According to French law, wearing a face covering is an offence that is punishable with a penalty of one year in prison and a 150 euro fine. But it looks like there are a few exceptions.
Cardi B rolled up in front of the Eiffel Tower during fashion week wearing what is probably her most experimental look yet: a head-to-toe flower-printed Richard Quinn outfit that might have just cemented the rapper’s position as fashion’s latest muse.
“I’m here to serve it to you cold,” she said in an Instagram video of her strutting down the road in her look, surrounded by a pack of paparazzi excitingly snapping photos of her. “Make sure a car don’t hit me, because a bitch can’t see,” she added. And if it weren’t for her familiar voice and snarky tone, the rapper would have remained completely unrecognizable. Her ensemble, made of a belted boxy jacket, a pleated skirt, and tights was topped off with a matching scarf and face mask.
This was a major moment for Cardi. The internet was set ablaze with everyone talking about her look, just like the day she wore that archival Mugler couture dress during last year’s Grammy Awards. But had she been anywhere but Paris (or any of the 15 other countries where face-coverings are banned), her Richard Quinn look would have been just another one of her bold fashion moves.
France was the first European country to ban face coverings in 2011. The law was instantly deemed anti-Muslim, but officials argued that it wasn’t to target Muslim women wearing hijabs and niqabs and applied to all citizens. Today, more and more French towns and cities also have a ‘burkini ban’ in place. Cannes for example has prohibited women from wearing “beachwear ostentatiously showing a religious affiliation while France and places of religious significance are the target of terror attacks.”

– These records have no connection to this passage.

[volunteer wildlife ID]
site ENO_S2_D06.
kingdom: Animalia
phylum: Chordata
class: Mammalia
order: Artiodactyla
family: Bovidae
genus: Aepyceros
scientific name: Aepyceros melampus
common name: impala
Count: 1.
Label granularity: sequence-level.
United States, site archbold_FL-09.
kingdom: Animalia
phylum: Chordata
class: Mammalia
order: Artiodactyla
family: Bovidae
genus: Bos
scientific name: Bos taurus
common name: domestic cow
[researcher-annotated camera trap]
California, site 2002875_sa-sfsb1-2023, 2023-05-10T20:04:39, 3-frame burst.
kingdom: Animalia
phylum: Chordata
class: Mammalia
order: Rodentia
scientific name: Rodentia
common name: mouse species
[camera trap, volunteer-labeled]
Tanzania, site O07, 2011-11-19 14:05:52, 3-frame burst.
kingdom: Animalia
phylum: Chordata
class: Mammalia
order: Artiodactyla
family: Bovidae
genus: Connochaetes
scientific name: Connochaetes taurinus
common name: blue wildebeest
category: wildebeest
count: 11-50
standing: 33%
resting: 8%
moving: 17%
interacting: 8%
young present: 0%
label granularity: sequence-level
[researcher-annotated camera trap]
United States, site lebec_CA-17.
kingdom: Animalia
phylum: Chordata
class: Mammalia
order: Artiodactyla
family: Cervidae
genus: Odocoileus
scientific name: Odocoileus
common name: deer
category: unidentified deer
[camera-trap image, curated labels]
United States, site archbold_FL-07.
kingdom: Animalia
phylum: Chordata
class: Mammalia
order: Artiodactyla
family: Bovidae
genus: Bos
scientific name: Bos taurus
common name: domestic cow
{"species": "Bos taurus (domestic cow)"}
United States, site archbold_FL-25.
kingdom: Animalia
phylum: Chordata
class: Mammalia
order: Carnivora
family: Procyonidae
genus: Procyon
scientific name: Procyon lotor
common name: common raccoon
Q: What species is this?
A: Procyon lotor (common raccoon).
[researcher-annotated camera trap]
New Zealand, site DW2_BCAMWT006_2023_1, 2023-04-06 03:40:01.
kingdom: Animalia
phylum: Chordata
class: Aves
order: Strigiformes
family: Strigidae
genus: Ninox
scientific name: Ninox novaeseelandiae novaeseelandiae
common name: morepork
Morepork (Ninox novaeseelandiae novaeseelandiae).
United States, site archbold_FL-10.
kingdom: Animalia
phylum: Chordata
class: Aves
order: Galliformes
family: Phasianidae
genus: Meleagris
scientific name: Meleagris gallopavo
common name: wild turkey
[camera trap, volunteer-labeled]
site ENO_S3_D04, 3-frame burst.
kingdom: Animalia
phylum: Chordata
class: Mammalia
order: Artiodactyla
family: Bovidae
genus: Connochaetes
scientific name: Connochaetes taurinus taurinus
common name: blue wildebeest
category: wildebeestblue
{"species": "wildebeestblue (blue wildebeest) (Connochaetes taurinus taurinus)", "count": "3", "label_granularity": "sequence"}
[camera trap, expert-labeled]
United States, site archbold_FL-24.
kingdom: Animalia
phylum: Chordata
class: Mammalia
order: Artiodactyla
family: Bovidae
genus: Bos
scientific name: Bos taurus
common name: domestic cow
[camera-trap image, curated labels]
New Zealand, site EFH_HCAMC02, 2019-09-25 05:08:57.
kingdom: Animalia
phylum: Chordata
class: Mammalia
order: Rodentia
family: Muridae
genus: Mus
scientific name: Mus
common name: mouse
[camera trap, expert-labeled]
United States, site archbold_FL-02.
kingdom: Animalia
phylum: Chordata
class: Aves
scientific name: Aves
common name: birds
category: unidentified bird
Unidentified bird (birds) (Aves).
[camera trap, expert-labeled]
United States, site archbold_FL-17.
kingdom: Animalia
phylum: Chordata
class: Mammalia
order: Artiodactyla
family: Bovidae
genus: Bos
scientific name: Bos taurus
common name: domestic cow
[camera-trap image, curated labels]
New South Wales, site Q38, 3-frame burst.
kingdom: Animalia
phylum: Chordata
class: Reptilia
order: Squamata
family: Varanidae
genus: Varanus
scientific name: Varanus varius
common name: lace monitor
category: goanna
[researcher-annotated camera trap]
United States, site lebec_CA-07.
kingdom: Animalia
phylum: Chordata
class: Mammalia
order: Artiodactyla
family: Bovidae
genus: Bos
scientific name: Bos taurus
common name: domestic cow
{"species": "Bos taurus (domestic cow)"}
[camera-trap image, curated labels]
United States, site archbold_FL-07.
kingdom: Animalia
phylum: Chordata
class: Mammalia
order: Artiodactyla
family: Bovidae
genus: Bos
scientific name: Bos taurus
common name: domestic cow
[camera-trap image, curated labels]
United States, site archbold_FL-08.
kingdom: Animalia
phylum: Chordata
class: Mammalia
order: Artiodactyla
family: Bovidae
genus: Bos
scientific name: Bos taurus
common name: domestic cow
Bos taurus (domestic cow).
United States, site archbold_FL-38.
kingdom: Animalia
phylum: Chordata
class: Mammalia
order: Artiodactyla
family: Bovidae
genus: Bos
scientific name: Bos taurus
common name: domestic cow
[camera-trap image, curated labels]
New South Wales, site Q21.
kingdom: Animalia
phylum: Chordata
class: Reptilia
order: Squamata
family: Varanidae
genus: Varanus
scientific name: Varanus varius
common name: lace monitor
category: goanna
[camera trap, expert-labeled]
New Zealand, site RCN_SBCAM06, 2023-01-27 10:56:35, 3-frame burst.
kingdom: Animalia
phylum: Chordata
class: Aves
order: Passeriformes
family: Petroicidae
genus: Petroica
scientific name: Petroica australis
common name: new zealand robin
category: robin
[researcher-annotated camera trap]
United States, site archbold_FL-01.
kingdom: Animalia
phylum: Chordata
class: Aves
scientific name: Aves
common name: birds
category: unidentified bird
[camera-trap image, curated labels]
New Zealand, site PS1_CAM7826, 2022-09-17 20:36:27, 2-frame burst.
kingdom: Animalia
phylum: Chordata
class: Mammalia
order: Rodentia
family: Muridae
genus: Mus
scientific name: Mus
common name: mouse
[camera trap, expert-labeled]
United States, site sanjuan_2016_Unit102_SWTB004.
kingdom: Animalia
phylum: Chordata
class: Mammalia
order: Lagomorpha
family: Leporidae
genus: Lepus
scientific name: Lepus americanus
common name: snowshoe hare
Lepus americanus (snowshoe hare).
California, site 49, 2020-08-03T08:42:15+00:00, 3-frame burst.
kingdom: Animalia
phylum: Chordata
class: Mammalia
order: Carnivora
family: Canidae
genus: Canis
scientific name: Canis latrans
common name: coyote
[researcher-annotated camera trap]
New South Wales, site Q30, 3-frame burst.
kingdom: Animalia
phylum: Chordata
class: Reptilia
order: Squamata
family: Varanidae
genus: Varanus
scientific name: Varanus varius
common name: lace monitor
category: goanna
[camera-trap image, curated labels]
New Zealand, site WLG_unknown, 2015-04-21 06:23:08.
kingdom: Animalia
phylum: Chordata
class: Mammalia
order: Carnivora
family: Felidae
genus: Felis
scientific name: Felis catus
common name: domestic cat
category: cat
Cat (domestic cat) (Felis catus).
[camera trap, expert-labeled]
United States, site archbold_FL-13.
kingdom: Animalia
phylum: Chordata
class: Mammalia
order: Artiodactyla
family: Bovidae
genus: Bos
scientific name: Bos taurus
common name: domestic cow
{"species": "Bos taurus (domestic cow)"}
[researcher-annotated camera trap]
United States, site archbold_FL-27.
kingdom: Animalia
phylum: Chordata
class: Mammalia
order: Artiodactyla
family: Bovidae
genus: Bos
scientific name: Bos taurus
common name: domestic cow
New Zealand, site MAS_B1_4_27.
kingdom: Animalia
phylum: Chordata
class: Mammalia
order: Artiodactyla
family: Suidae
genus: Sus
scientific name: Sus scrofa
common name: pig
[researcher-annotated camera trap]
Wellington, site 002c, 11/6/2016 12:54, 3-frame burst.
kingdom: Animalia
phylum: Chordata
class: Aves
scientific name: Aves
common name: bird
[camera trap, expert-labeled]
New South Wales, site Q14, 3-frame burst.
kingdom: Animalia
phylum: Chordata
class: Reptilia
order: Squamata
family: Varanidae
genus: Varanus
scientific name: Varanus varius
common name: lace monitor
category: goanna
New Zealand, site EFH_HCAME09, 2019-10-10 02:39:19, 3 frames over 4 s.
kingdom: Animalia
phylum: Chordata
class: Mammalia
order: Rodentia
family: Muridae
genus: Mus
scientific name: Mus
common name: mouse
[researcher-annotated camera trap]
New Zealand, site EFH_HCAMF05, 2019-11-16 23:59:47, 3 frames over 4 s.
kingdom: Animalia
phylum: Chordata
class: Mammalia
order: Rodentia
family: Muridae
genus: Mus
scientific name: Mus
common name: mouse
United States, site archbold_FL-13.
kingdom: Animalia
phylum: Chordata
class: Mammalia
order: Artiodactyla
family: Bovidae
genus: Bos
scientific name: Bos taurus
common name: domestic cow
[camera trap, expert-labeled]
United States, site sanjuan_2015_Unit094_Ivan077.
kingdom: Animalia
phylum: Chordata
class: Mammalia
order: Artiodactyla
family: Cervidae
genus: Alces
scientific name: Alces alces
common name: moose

Over the last few years, we’ve seen a slew of Muslim women made to undress or arrested for wearing face coverings or burkinis, and a debate over their freedom has been ongoing ever since. Proponents argue for secularism and see face coverings as a threat to France’s security.
As for those who disapprove, it’s increasingly clear that has been made to target Muslim women in particular. As one twitter user put it: “is anyone going to raise security concerns about Cardi B fully covering herself or does that argument only apply to Muslim women in niqab?”
The reality is, for normal people living their normal lives, wearing an outfit like Cardi B’s is impossible without repercussions. Yet, the rapper covering every inch of her body only serves as a fashion statement. Cardi B is not to be held accountable, however. Her ensemble is just a catalyst in an ongoing conversation surrounding a law that is growing less and less discreet in its discrimination towards Muslims in France.